Pero la respuesta no llegaba. Lo intentaron varias veces más, pero todo intento de
comunicación fue inútil.
En las primeras órbitas que los iban acercando poco a poco a casa, comprobaron que
una multitud de satélites artificiales giraban periódicamente alrededor del planeta. Parecía
que quizá había algunos más que en el momento de su partida, pero no había mucha
diferencia y sobre todo, no detectaron ningún adelanto tecnológico importante. Una vez la
nave se estabilizó en una órbita constante llegó en momento de comenzar a discutir como
proceder. Desde el espacio no había ninguna prueba de actividad en la superficie, incluso
cuando transcurrían por la zona nocturna, no se apreciaba ningún tipo de luz. Ura dio por
hecho que alguna especie de apocalipsis había ocurrido en su ausencia y que estaban solos.
Ante semejante panorama, decidieron descender a la Tierra.
Cada uno de los tripulantes se introdujo en su correspondiente cápsula de reentrada con
víveres para apenas una semana. Las cápsulas podrían comunicarse entre sí, así que se
acordó que la estrategia más adecuada sería dispersarse, de esta manera, ampliarían el
terreno explorado. Pocas esperanzas de sobrevivir tenían, así que la despedida fue corta y
fría.
— Cuando nos unimos a esta aventura sabíamos que las posibilidades de fracasar eran
muchas… — dijo Ura mientras se colocaba el casco. Una vez anclado y antes de conectar el
audio añadió para sí misma —…y me parece a mí que la muerte debe estar bastante arriba
en la escala de fracasos.

Cuando aterrizaron, por radio acordaron darse un plazo cuatro días para recorrer cada
uno la zona próxima a su cápsula, y entonces volver a comunicarse, con la confianza de
descubrir, quizá, qué había ocurrido con la Humanidad. Llegado el quinto día, ninguno de
ellos había encontrado ningún rastro de civilización, ni pista alguna sobre lo ocurrido, así
que, ante la falta de esperanzas, se desearon suerte y se despidieron con la certidumbre de
que no podrían sobrevivir mucho tiempo en solitario.
D decidió no abandonar la cápsula, por lo menos tendría donde resguardarse. Pasados
unos días se rindió, no estaba capacitada para sobrevivir por sí misma. Ya no tenía más
comida. Durante la siguiente noche decidió que por la mañana se dirigiría a un acantilado
que había descubierto durante sus exploraciones y pondría fin a su vida. Por algún motivo
que no llegaba a comprender pasó sus últimas horas hablándole a su madre y pensando en
Taro.
— ¿Cómo habrá sido su vida?, ¿cómo habría sido si no me hubiera marchado?
Estos pensamientos la mantuvieron serena hasta que consiguió conciliar el sueño.

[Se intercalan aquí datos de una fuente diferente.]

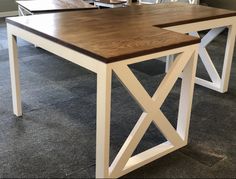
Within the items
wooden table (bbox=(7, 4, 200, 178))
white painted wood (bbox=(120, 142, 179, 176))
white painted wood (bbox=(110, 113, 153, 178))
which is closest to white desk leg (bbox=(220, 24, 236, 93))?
wooden table (bbox=(7, 4, 200, 178))

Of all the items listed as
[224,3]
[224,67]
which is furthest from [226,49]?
[224,3]

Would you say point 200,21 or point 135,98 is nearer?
point 135,98

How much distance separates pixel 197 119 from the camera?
8.16 feet

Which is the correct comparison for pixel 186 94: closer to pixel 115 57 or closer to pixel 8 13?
pixel 115 57

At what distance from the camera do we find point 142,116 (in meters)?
1.79

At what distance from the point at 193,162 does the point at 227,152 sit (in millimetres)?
252

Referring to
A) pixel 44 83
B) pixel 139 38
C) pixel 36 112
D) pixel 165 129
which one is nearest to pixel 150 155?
pixel 165 129

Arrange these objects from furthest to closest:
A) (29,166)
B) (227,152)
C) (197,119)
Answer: (197,119), (227,152), (29,166)

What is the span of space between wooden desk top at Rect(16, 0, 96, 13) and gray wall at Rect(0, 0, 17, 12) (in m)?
2.00

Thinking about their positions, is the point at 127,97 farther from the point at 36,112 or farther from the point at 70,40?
the point at 70,40

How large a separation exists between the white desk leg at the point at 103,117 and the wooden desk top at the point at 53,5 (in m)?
2.10

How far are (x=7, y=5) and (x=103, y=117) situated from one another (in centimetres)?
485

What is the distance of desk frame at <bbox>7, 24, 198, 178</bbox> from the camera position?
5.19 feet

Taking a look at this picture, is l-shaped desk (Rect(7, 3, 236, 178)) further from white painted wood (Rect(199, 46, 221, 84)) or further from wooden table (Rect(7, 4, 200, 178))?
white painted wood (Rect(199, 46, 221, 84))
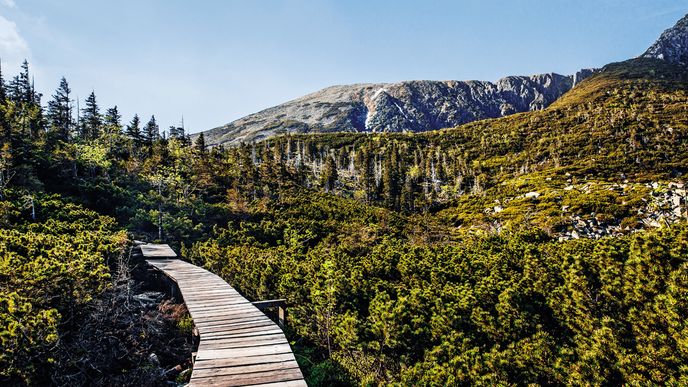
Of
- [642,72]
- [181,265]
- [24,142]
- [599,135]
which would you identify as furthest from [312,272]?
[642,72]

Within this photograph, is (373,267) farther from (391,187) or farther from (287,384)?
(391,187)

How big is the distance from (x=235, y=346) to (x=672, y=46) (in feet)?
589

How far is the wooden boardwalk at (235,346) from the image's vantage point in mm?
4219

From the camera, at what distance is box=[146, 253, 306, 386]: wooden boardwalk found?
166 inches

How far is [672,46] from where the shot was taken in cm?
12519

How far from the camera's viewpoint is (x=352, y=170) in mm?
70875

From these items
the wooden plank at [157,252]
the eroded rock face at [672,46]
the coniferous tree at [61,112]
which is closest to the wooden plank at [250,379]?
the wooden plank at [157,252]

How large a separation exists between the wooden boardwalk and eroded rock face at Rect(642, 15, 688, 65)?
166951 mm

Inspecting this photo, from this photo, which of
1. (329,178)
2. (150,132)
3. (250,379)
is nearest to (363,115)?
(329,178)

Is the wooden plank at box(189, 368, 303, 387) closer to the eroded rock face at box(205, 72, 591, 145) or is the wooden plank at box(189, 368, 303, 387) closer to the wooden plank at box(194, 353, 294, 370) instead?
the wooden plank at box(194, 353, 294, 370)

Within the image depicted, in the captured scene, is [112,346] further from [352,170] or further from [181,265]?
[352,170]

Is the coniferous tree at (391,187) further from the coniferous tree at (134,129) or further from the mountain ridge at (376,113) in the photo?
the mountain ridge at (376,113)

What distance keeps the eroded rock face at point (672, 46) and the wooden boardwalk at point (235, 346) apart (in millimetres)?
166951

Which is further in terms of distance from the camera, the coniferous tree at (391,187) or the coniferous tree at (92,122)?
the coniferous tree at (391,187)
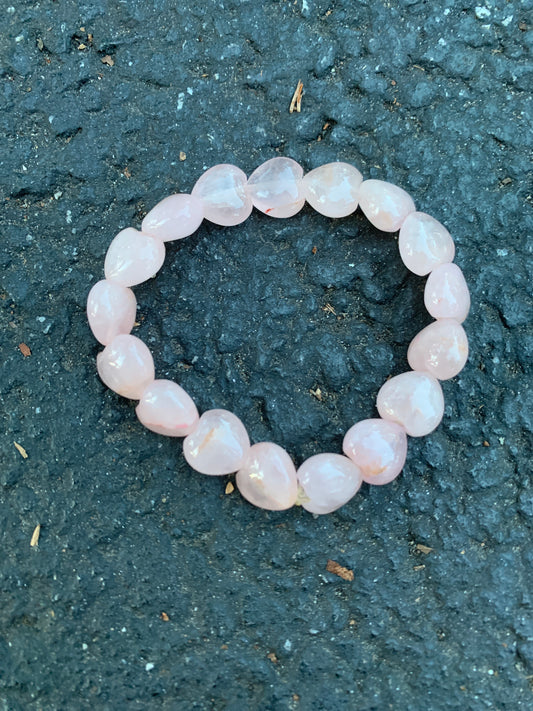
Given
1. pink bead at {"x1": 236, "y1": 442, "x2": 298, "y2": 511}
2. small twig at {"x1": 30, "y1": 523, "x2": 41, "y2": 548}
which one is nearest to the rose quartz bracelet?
pink bead at {"x1": 236, "y1": 442, "x2": 298, "y2": 511}

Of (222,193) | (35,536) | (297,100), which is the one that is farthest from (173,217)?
(35,536)

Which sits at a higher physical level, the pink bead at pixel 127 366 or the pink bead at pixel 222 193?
the pink bead at pixel 222 193

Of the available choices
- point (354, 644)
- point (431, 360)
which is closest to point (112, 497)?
point (354, 644)

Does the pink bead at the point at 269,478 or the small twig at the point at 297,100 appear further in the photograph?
the small twig at the point at 297,100

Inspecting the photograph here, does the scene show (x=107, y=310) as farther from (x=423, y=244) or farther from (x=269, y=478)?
(x=423, y=244)

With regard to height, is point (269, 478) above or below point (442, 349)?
below

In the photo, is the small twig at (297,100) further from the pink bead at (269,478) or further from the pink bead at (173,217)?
the pink bead at (269,478)

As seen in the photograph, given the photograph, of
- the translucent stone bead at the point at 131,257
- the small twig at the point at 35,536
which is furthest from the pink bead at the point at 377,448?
the small twig at the point at 35,536

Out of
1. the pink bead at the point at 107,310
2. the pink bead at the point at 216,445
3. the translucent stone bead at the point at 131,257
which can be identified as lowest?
the pink bead at the point at 216,445

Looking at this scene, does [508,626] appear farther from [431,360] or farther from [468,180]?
[468,180]
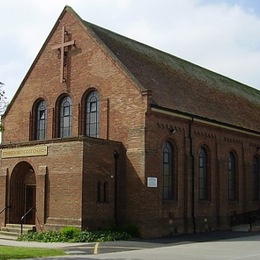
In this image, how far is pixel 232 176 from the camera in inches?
1439

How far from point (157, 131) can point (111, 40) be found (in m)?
7.81

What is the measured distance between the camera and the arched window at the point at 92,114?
3119 cm

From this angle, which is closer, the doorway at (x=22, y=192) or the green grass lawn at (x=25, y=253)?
the green grass lawn at (x=25, y=253)

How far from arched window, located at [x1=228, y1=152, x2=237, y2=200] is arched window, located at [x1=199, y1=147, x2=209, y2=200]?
3020 millimetres

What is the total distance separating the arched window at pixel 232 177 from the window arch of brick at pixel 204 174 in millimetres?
2996

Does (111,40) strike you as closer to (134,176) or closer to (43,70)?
(43,70)

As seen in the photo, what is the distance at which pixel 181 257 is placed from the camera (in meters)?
19.4

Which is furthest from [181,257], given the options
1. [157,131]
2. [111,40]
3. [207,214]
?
[111,40]

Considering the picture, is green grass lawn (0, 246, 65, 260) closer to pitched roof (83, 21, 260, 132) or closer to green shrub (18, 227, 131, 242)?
green shrub (18, 227, 131, 242)

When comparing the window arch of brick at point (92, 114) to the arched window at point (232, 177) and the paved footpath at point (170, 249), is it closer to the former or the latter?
the paved footpath at point (170, 249)

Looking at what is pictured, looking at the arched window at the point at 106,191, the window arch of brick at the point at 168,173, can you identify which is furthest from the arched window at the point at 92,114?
the window arch of brick at the point at 168,173

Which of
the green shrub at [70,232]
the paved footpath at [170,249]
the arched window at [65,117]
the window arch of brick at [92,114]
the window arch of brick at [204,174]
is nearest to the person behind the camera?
the paved footpath at [170,249]

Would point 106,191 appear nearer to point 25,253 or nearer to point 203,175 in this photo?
point 203,175

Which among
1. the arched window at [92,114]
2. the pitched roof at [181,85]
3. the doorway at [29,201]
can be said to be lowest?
the doorway at [29,201]
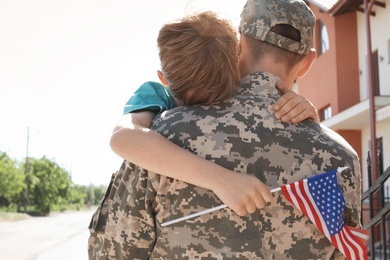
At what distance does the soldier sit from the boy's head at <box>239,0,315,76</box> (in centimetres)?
12

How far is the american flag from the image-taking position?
1999 mm

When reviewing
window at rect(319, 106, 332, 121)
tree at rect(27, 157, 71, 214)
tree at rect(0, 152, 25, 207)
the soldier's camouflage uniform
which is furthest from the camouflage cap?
tree at rect(27, 157, 71, 214)

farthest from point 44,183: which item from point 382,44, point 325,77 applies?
point 382,44

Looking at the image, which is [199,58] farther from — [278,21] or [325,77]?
[325,77]

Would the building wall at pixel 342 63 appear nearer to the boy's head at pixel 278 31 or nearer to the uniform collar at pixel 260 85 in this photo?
the boy's head at pixel 278 31

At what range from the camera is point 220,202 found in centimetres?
201

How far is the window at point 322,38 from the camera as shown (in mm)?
23014

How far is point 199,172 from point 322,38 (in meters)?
22.6

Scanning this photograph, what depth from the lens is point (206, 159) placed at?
6.68 ft

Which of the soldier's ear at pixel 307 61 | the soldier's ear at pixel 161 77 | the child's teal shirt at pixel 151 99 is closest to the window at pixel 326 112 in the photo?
the soldier's ear at pixel 307 61

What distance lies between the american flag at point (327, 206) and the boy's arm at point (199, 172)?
101 mm

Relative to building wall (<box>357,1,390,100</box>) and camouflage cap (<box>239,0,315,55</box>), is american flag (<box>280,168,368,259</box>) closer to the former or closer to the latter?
camouflage cap (<box>239,0,315,55</box>)

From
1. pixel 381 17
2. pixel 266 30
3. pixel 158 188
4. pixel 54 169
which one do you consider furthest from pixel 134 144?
pixel 54 169

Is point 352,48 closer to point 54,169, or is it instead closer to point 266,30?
point 266,30
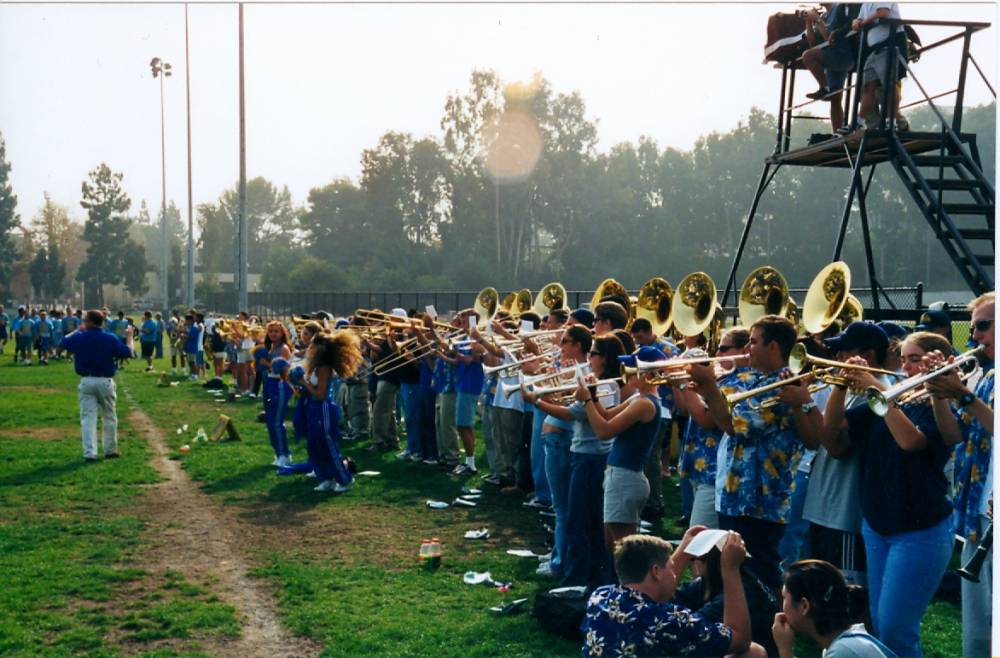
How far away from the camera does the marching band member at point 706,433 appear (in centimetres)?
536

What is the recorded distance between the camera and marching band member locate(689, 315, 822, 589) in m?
5.01

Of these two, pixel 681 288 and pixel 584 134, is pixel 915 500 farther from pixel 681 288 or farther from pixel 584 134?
pixel 584 134

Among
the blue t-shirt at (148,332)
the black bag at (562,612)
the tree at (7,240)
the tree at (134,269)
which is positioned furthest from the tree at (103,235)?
the black bag at (562,612)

Se despertó súbitamente, algo desagradable estaba soñando aunque no conseguía


recordar qué era. Salió de la cápsula y se puso en marcha. Cuando apenas llevaba unos
cincuenta metros recorridos entre los árboles, seis individuos la rodearon. Portaban largos
palos que levantaban apuntando hacia ella. No parecían amenazantes sino más bien
asustados. Vestían pieles e iban descalzos.
Ura no pudo contenerse y comenzó a llorar descontroladamente. Ignorando los palos
que la mantenían acorralada se acercó a una mujer que estaba a su derecha y la abrazó. La
mujer se mantuvo un momento inmóvil, pero en seguida le devolvió el abrazo. El resto de
individuos relajaron su actitud y se acercaron a ellas. Cuando consiguió tranquilizarse
mínimamente intentó comunicarse con ellos, sin embargo la lengua que hablaban le era
completamente ajena.
Mientras se dirigían hacía alguna parte, Ura esbozó una sonrisa. De todos los posibles
escenarios que había imaginado, nunca se le hubiese ocurrido que su misión a través del
tiempo se acabaría convirtiendo en un viaje al pasado. Volvió a pensar en Taro y su sonrisa
se convirtió en una sonora carcajada. Sus acompañantes la miraron y comenzaron a reírse
también. Al menos eso sí lo entendían. Era un buen comienzo.